*** Text block Section Begins ***

LGC Moving to Trident Tech Thornley Campus

As the center of gravity – and employment in particular – moves north up the I-26 corridor in the Lowcountry, so does the Lowcountry Graduate Center (LGC). This summer, the LGC will move its operations to Trident Technical College’s Thornley Campus on Rivers Avenue in North Charleston.

Now more convenient than ever, and with extended hours for programs and services, the Lowcountry Graduate Center is even better positioned to provide graduate education. Working professionals throughout the Lowcountry can cultivate new skill sets and grow their careers at the LGC.

Joining the high school-through-graduate education pipeline at Trident Tech, the LGC will remain an independent organization. It will continue to provide in-person and hybrid graduate level programs of study and courses in fully digital classrooms with robust support services and free parking. Some will culminate in degrees while others generate an academic certificate with credits towards a future degree. Still others may simply represent a certificate of completion and accomplishment at a graduate level.

The new location in Building 920, the Center for Economic Development, allows the Lowcountry Graduate Center to extend its program and service hours to weekends, complementing the evening classes and services previously offered. Among the resources in that building are computer labs; high speed internet access; the College Center conference space; and Relish, the fine dining restaurant of Trident Tech’s Culinary Institute of Charleston. LGC students will have routine access to common shared areas such as to student break rooms, beyond the dedicated space for their classrooms in Building 920.

*** Text block Section Ends ***
*** Dataset extract Section Begins ***

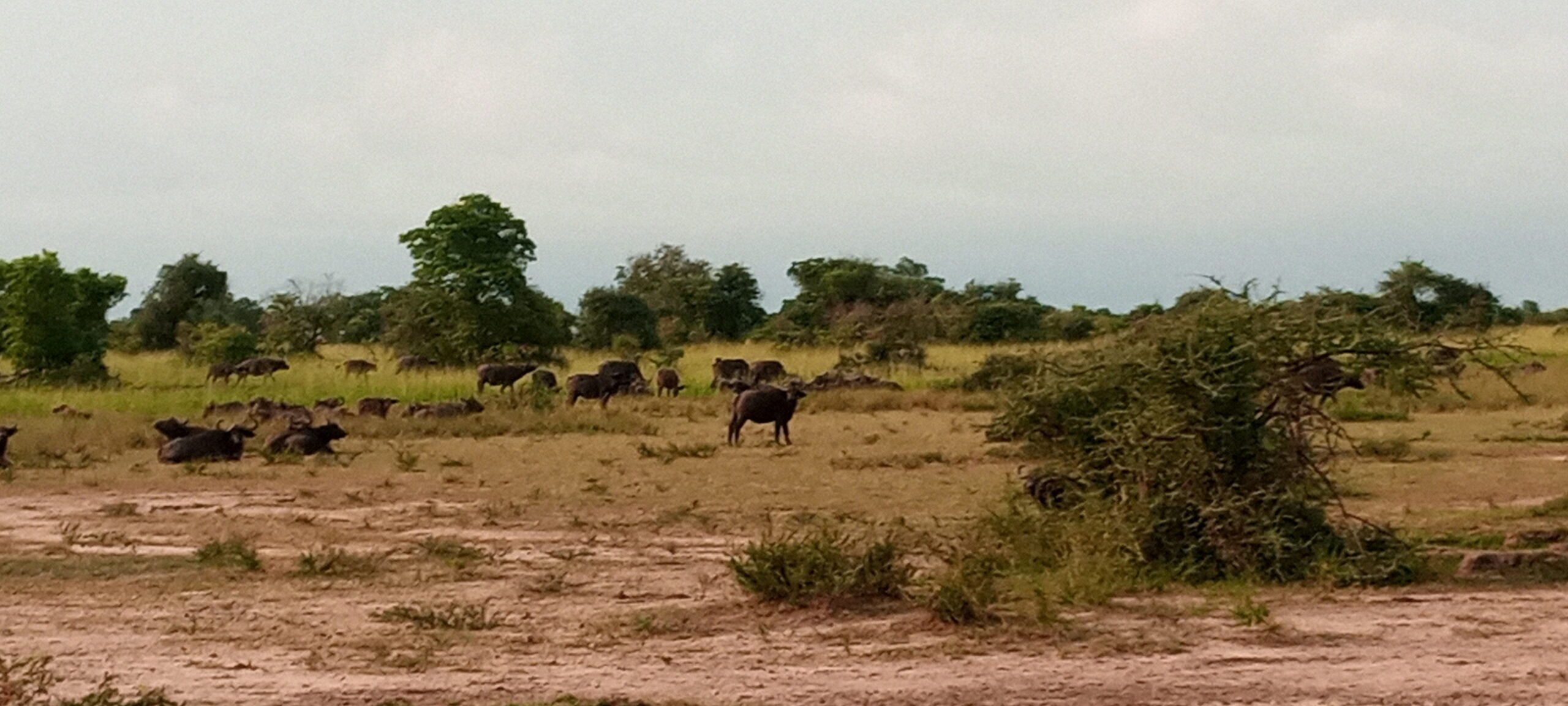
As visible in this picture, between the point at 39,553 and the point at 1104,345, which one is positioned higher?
the point at 1104,345

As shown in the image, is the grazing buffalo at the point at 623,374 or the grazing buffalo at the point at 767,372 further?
the grazing buffalo at the point at 767,372

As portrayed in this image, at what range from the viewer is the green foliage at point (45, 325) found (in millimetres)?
A: 35500

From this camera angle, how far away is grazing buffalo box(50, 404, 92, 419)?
25422 mm

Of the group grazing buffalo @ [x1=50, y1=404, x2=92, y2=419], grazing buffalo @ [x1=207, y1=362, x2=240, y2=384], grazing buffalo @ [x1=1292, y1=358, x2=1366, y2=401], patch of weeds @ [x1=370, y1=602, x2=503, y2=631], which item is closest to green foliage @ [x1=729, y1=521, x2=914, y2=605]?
patch of weeds @ [x1=370, y1=602, x2=503, y2=631]

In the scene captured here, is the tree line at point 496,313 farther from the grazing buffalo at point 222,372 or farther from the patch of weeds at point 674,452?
the patch of weeds at point 674,452

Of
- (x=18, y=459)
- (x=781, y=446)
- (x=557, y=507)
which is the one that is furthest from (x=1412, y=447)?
(x=18, y=459)

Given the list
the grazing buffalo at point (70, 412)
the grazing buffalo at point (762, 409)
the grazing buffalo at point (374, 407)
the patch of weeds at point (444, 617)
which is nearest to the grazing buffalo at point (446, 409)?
the grazing buffalo at point (374, 407)

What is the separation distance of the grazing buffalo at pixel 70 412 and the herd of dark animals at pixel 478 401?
42 mm

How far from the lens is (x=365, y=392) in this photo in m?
33.2

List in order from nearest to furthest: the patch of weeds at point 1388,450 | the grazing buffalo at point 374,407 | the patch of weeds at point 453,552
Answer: the patch of weeds at point 453,552 → the patch of weeds at point 1388,450 → the grazing buffalo at point 374,407

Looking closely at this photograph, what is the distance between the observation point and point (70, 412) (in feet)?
85.8

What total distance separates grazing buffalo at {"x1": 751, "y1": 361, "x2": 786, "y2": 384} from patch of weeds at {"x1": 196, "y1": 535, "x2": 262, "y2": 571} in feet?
78.1

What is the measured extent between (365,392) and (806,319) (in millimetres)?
33577

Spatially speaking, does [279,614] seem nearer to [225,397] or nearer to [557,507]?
[557,507]
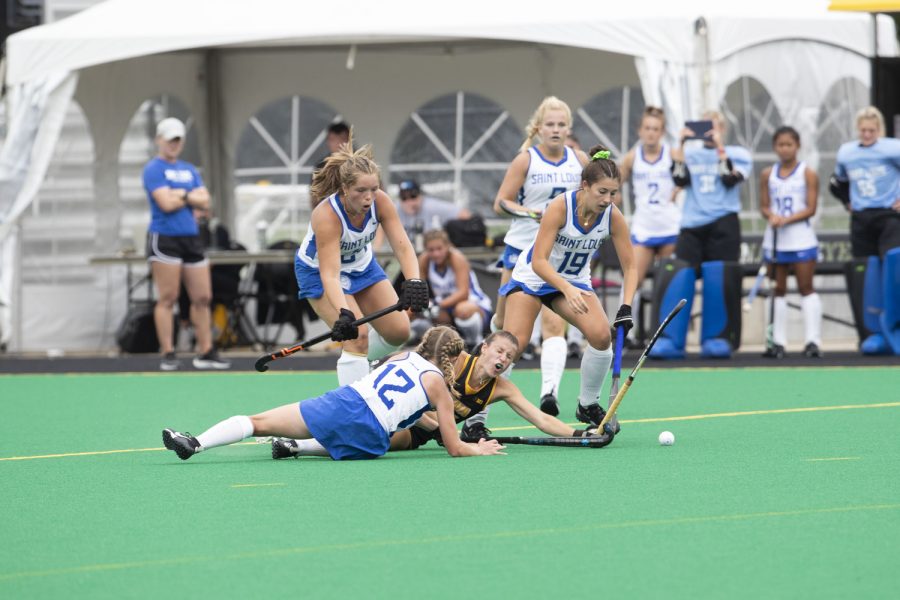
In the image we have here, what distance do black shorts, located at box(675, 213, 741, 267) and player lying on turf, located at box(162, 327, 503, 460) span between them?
7208 millimetres

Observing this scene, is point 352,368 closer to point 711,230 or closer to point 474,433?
point 474,433

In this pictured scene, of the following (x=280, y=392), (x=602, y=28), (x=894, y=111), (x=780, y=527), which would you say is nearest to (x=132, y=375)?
(x=280, y=392)

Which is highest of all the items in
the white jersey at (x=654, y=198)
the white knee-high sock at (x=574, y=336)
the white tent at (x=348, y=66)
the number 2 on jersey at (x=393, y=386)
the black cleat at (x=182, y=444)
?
the white tent at (x=348, y=66)

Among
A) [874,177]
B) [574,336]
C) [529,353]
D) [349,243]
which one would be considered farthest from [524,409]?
[529,353]

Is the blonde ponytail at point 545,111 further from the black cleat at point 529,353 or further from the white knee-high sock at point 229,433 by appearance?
the black cleat at point 529,353

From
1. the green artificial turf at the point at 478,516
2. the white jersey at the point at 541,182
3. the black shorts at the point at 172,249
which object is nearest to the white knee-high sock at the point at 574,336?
the black shorts at the point at 172,249

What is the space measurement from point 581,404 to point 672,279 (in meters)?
5.42

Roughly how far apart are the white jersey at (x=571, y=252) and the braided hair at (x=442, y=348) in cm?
106

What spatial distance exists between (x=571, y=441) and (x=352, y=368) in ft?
4.65

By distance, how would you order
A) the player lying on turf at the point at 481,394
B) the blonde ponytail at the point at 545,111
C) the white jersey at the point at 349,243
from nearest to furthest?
the player lying on turf at the point at 481,394
the white jersey at the point at 349,243
the blonde ponytail at the point at 545,111

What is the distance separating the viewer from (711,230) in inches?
561

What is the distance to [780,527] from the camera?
17.4 ft

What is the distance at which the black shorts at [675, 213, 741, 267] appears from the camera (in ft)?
46.7

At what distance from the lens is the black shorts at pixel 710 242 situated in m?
14.2
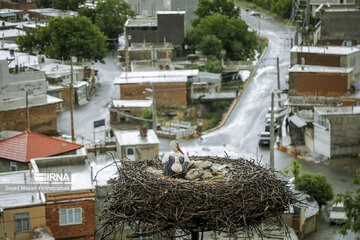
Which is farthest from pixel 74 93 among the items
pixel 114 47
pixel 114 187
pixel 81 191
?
pixel 114 187

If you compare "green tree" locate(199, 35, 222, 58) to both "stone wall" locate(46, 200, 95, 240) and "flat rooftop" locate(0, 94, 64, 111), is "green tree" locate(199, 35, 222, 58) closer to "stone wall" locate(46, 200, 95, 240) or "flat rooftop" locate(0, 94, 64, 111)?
"flat rooftop" locate(0, 94, 64, 111)

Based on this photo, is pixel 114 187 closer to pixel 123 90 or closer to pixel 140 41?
pixel 123 90

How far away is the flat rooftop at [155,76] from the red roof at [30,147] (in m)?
18.6

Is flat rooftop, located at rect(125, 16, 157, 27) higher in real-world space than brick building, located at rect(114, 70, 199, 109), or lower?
higher

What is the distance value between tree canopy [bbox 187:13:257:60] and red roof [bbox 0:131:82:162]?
101ft

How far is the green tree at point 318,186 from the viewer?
1215 inches

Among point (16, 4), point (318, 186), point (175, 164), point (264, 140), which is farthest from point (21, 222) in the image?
point (16, 4)

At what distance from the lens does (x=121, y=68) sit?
60844 millimetres

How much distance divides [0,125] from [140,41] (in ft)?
68.9

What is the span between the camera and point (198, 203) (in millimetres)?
9406

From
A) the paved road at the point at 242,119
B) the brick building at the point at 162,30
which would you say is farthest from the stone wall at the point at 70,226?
the brick building at the point at 162,30

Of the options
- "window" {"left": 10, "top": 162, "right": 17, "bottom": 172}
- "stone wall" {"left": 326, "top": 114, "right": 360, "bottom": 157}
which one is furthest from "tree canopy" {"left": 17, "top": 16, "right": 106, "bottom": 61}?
"window" {"left": 10, "top": 162, "right": 17, "bottom": 172}

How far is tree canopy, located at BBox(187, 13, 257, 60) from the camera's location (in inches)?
2349

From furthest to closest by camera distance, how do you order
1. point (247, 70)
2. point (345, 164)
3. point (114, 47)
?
point (114, 47) → point (247, 70) → point (345, 164)
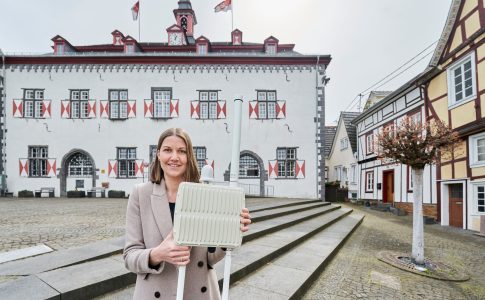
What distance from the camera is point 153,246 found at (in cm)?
144

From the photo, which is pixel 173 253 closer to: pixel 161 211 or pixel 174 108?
pixel 161 211

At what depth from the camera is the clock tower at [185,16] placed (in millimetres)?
23316

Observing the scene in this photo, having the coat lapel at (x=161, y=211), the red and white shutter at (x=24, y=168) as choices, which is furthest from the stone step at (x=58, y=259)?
the red and white shutter at (x=24, y=168)

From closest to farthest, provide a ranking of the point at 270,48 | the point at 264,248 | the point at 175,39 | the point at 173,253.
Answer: the point at 173,253, the point at 264,248, the point at 270,48, the point at 175,39

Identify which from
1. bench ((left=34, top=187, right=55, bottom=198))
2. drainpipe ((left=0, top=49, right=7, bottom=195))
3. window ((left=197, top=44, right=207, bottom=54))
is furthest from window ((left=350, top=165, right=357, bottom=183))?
drainpipe ((left=0, top=49, right=7, bottom=195))

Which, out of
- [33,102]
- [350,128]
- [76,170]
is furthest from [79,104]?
[350,128]

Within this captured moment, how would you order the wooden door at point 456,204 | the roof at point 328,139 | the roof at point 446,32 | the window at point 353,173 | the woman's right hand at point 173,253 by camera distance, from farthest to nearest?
1. the roof at point 328,139
2. the window at point 353,173
3. the roof at point 446,32
4. the wooden door at point 456,204
5. the woman's right hand at point 173,253

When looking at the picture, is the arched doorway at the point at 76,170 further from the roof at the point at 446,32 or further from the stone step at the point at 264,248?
the roof at the point at 446,32

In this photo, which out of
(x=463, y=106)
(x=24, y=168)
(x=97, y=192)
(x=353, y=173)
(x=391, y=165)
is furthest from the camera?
(x=353, y=173)

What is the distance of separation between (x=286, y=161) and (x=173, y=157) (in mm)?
14486

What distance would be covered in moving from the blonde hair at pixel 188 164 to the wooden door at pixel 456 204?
1135cm

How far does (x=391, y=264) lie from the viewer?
5258 mm

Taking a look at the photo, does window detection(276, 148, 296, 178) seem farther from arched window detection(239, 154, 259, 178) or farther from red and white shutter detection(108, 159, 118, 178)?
red and white shutter detection(108, 159, 118, 178)

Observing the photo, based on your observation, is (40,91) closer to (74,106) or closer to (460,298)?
(74,106)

*** Dataset extract Section Ends ***

Problems to work on:
1: Could you turn the paragraph beginning "Joining the high school-through-graduate education pipeline" in the article on the Lowcountry Graduate Center's move into a short bulleted list that keeps its main facts?
2: How would you sum up the article on the Lowcountry Graduate Center's move in two sentences?
3: Can you continue the article on the Lowcountry Graduate Center's move to the Thornley Campus from its last sentence?
The records have no connection to the text.

Exercise results:
1:
- The LGC joins Trident Tech's high school-through-graduate education pipeline but stays an independent organization.
- It will keep offering in-person and hybrid graduate-level programs and courses.
- Classrooms are fully digital, with robust support services and free parking.
- Some programs lead to degrees.
- Others lead to an academic certificate with credits toward a future degree.
- Still others lead to a graduate-level certificate of completion and accomplishment.

2: This summer the Lowcountry Graduate Center will move to Building 920 on Trident Technical College's Thornley Campus in North Charleston, following employment north up the I-26 corridor. It will remain independent and continue its in-person and hybrid graduate programs, now with weekend hours, free parking, and access to the building's computer labs, conference space, restaurant, and shared student areas.

3:
“As major manufacturing companies like Volvo and their suppliers locate at the northern edge of the Lowcountry, the need increases for a central location like Trident Tech, which sits between two I-26 exits and in proximity to Airport Road from Boeing,” said Dr. Nancy Muller, director of the Lowcountry Graduate Center. “Given the LGC’s longstanding involvement in the Metro Charleston Chamber’s Career Academies for the area’s high school students, I am delighted to be a new extension of Dr. Mary Thornley’s vision for education and career development in support of the Lowcountry’s growing and increasingly sophisticated workforce,” added Muller.

Added Trident Tech Vice President for Academic Affairs Cathy Almquist. “At Trident Tech, part of our mission is to enable members of our community to pursue higher education. We are delighted to host the Lowcountry Graduate Center as they help members of our community fulfill the goal of completing a graduate program.”

Recognizing that an educated populace is a key to economic growth and well-being, the LGC works with trusted advisors – business leaders, major employers, and academic institutions – throughout the Lowcountry to identify graduate studies, certificates, and degrees that will help meet workforce needs in the region.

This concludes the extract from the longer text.